As a stop in Normandy led to a chance encounter with Governor Brian Kemp and First Lady Marty Kemp, who just so happened to be there to visit the grave of their relative, and as it turns out he wasn’t the only one.

“I have a picture of him at, 3 or 4, dressed up as a soldier. He wanted to serve forever. As a child he knew he wanted to serve,” says David Little of his grandfather.

David and Lyn’s grandfather Augustine Patterson Little, or Pat as family called him, always knew exactly what he was meant to do and wouldn’t let anything stand in his way.

“To get into West Point, the family story is, he cheated on his eye chart,” says David.

Putting himself in position to serve his country during World War II, doing almost exactly what he wanted to do.

“Well, really what he wanted to do was fly, but his eyesight wouldn’t let him.
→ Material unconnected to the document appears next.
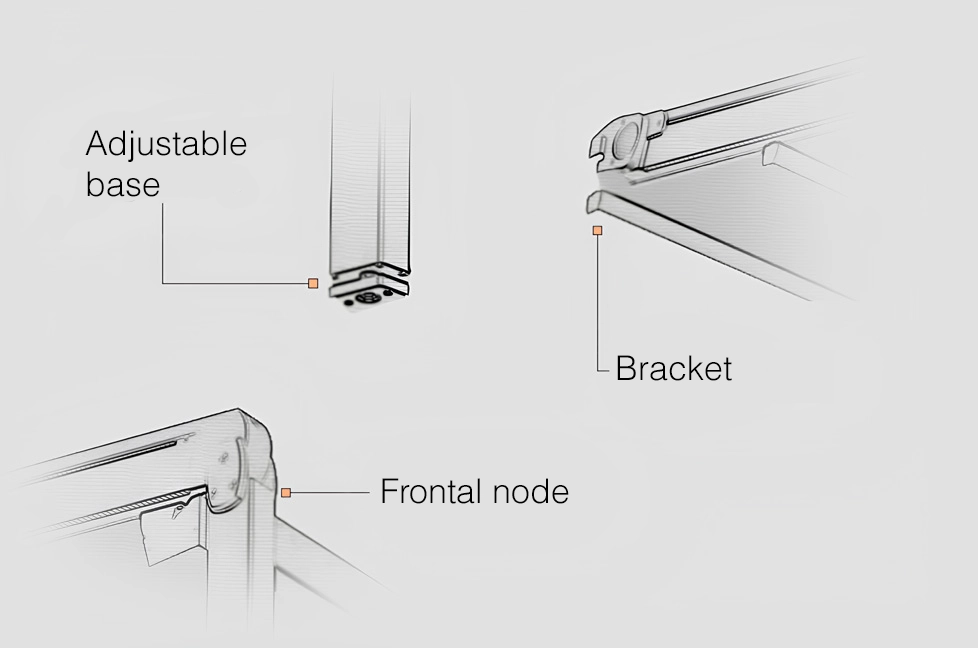 Adjustable base

Bracket

Frontal node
So, as close as he could do was rebuilding airfields,” laughed David.

Pat would play a vital yet rarely talked about role during the war.

“It’s a unit, the aviation engineers, are something almost no one knows about,” David said.

Pat’s work with that unit is what brought him to France.

“His job there was to rebuild the Le Bourget airport, because it was bombed,” explained Lyn.

It was during this mission that Pat and his team would come under sniper fire.

“Both my grandfather and the driver were shot, but the driver lived. He believes that my grandfather saved his life, that he fell on top of him and protected him,” Lyn recalls.

Col. Pat Little making the ultimate sacrifice, a sacrifice even much of his family knew little about until doing some digging of their own.

“We knew the history, we knew the lore, what we didn’t know was the stories about the man,” David says.

A man gone long before they were even born, now feeling as if they had heard the stories directly from him.

“It makes him, I don’t know, real. We never knew him, but it definitely makes him real,” says Lyn.

And on a recent mother daughter trip to France Lyn decided to make a stop by Normandy where she would find out her family weren’t the only ones hearing his story.

“Apparently my grandfather is a celebrity at the cemetery. He is one of the crosses they choose to share the story about.”

And on that very same day, as fate would have it, someone else was planning to visit her grandfather’s grave as well.

“They said, ‘as a matter of fact, your Governor is here today.’ I said, ‘Brian Kemp?’ They said, ‘yes.’”

The Governor and First Lady not just stopping by but reading the firsthand account of Col. Little himself.

A moment Lyn may never forget.

“It really, to be honest with you, was the highlight of our trip.”

A trip that revealed more of their grandfather’s story.

“I learned some stuff. It was really kind of cool,” says Lyn.

Not just the story of what he did but who he was.

“Besides being a gentleman and an officer, he was just a good person. I’ve always said if I can be of some service of some person, if I leave the world a little better for one person, I’ve done my job,” David says.

A story they don’t plan on keeping to themselves, a story about man and a generation they hope we never forget.

“We wouldn’t be here if these men didn’t serve and do what they did, we wouldn’t be America,” said Lyn.